== Segment start ==
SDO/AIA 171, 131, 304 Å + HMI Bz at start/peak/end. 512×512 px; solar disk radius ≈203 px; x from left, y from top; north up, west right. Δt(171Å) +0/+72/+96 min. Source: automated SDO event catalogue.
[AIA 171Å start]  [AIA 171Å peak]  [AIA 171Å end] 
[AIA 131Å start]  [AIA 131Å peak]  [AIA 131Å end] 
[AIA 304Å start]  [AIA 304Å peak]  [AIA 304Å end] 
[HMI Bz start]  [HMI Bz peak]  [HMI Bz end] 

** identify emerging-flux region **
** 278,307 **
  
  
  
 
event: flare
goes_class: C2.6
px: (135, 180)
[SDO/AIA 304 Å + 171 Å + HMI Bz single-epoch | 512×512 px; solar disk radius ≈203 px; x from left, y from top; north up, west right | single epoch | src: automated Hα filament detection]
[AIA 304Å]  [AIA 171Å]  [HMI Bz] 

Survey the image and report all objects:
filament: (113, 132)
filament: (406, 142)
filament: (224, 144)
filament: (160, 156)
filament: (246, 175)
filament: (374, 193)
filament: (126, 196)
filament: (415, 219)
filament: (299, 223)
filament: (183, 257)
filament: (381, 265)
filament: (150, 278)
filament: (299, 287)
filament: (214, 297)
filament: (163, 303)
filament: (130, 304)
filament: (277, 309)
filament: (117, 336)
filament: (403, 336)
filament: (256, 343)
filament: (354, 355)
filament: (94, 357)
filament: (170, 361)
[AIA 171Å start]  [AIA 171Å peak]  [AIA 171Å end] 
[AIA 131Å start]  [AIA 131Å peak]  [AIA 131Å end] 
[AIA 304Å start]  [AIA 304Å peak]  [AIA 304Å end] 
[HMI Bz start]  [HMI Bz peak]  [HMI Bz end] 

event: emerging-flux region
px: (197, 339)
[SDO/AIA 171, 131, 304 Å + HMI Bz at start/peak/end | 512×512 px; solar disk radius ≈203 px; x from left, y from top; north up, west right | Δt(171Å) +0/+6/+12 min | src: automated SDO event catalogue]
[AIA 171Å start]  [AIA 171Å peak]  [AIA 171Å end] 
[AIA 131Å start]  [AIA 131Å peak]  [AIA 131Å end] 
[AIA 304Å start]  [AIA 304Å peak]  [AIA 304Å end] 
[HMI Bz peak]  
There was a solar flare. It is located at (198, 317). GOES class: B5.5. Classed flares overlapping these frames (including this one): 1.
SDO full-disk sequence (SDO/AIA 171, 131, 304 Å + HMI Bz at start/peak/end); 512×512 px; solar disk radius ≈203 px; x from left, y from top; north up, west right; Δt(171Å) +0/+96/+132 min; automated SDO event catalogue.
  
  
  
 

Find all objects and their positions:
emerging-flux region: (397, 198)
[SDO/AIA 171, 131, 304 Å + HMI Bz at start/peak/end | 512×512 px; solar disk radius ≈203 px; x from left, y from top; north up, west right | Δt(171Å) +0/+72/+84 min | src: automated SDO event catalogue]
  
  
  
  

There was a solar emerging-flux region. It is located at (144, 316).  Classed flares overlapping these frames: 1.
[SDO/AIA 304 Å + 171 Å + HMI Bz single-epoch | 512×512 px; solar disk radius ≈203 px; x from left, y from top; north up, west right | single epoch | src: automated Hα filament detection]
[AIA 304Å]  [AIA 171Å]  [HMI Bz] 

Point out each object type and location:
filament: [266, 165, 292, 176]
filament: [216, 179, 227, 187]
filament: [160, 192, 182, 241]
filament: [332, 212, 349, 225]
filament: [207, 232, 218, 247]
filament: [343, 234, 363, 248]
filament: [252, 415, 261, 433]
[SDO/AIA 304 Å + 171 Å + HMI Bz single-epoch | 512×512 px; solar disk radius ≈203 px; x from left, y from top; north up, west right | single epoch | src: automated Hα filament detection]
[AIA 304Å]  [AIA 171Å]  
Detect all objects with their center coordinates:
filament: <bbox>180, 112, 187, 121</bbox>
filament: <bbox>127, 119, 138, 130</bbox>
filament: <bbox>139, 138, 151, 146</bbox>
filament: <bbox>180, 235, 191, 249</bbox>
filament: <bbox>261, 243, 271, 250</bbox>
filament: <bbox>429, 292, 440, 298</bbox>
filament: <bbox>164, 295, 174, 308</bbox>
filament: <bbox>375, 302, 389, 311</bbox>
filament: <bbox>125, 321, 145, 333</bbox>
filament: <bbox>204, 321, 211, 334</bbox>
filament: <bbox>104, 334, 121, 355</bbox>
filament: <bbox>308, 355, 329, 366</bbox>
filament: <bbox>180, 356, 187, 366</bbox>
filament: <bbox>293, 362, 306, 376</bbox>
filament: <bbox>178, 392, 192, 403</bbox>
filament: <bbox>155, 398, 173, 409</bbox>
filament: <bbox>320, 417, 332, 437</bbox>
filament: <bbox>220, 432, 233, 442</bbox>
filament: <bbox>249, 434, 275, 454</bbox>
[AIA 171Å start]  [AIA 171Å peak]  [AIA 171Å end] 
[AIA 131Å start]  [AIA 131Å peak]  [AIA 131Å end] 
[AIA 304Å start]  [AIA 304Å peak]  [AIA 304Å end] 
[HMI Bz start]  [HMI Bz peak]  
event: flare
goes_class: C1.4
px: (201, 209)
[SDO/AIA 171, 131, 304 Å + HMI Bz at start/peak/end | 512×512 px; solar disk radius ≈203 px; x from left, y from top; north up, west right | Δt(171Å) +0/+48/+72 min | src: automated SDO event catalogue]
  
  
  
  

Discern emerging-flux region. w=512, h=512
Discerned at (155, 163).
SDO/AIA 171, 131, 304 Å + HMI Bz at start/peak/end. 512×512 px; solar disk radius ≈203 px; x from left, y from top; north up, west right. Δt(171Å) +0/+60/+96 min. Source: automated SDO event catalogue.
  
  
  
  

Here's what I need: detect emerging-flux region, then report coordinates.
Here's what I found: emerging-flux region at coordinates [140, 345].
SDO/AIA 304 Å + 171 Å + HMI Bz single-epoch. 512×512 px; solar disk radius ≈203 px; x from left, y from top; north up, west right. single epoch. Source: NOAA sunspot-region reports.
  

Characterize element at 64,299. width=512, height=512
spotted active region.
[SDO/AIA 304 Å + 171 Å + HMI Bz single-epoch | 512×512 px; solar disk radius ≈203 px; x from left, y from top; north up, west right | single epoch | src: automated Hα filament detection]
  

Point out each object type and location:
== Segment end ==
▸ About this exercise:
If a line in the entries contains "these", copy it.

▸ Solution for this task:
There was a solar flare. It is located at (198, 317). GOES class: B5.5. Classed flares overlapping these frames (including this one): 1.
There was a solar emerging-flux region. It is located at (144, 316).  Classed flares overlapping these frames: 1.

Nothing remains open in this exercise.